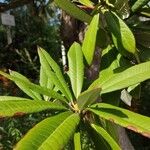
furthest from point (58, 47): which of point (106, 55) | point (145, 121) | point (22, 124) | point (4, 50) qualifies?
point (145, 121)

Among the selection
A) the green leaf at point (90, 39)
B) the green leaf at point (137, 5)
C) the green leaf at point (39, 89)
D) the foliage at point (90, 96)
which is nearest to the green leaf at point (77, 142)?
the foliage at point (90, 96)

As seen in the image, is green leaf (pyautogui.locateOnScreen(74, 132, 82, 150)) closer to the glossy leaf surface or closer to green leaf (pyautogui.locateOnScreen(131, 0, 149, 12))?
the glossy leaf surface

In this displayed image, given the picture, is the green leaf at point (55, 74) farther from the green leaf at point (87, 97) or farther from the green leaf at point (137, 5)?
the green leaf at point (137, 5)

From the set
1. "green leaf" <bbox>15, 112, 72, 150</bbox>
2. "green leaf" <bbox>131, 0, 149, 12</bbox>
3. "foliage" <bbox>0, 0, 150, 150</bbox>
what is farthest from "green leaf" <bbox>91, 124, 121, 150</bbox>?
"green leaf" <bbox>131, 0, 149, 12</bbox>

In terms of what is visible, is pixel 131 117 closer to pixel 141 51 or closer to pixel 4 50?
pixel 141 51

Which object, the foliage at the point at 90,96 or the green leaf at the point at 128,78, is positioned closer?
the foliage at the point at 90,96

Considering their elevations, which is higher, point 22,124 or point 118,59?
point 118,59

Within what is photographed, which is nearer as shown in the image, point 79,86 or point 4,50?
point 79,86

┄┄┄┄┄┄┄┄┄┄

Exercise goal: Print the records word for word and exclude any picture they hold.

Written response:
furthest from point (58, 47): which of point (106, 55) | point (145, 121) | point (22, 124) | point (4, 50) qualifies?
point (145, 121)

Among the selection
A) the green leaf at point (90, 39)
B) the green leaf at point (137, 5)
C) the green leaf at point (39, 89)
D) the foliage at point (90, 96)
which is nearest to the green leaf at point (77, 142)?
the foliage at point (90, 96)

As seen in the image, is green leaf (pyautogui.locateOnScreen(74, 132, 82, 150)) closer to the glossy leaf surface or closer to green leaf (pyautogui.locateOnScreen(131, 0, 149, 12))?
the glossy leaf surface

In this displayed image, given the picture, is the green leaf at point (55, 74) farther from the green leaf at point (87, 97) or farther from the green leaf at point (137, 5)?
the green leaf at point (137, 5)

From the set
1. "green leaf" <bbox>15, 112, 72, 150</bbox>
2. "green leaf" <bbox>131, 0, 149, 12</bbox>
3. "foliage" <bbox>0, 0, 150, 150</bbox>
what is farthest from "green leaf" <bbox>91, 124, 121, 150</bbox>?
"green leaf" <bbox>131, 0, 149, 12</bbox>

In terms of what is visible, is pixel 131 117 closer to pixel 141 51 or closer to pixel 4 50?
pixel 141 51

Which object, the foliage at the point at 90,96 or the green leaf at the point at 128,78, is positioned closer?
the foliage at the point at 90,96

Considering their elevations, which is higher, point 22,124 or point 118,59?
point 118,59

Within what is photographed, which is nearer as shown in the image, point 79,86 or point 4,50?
point 79,86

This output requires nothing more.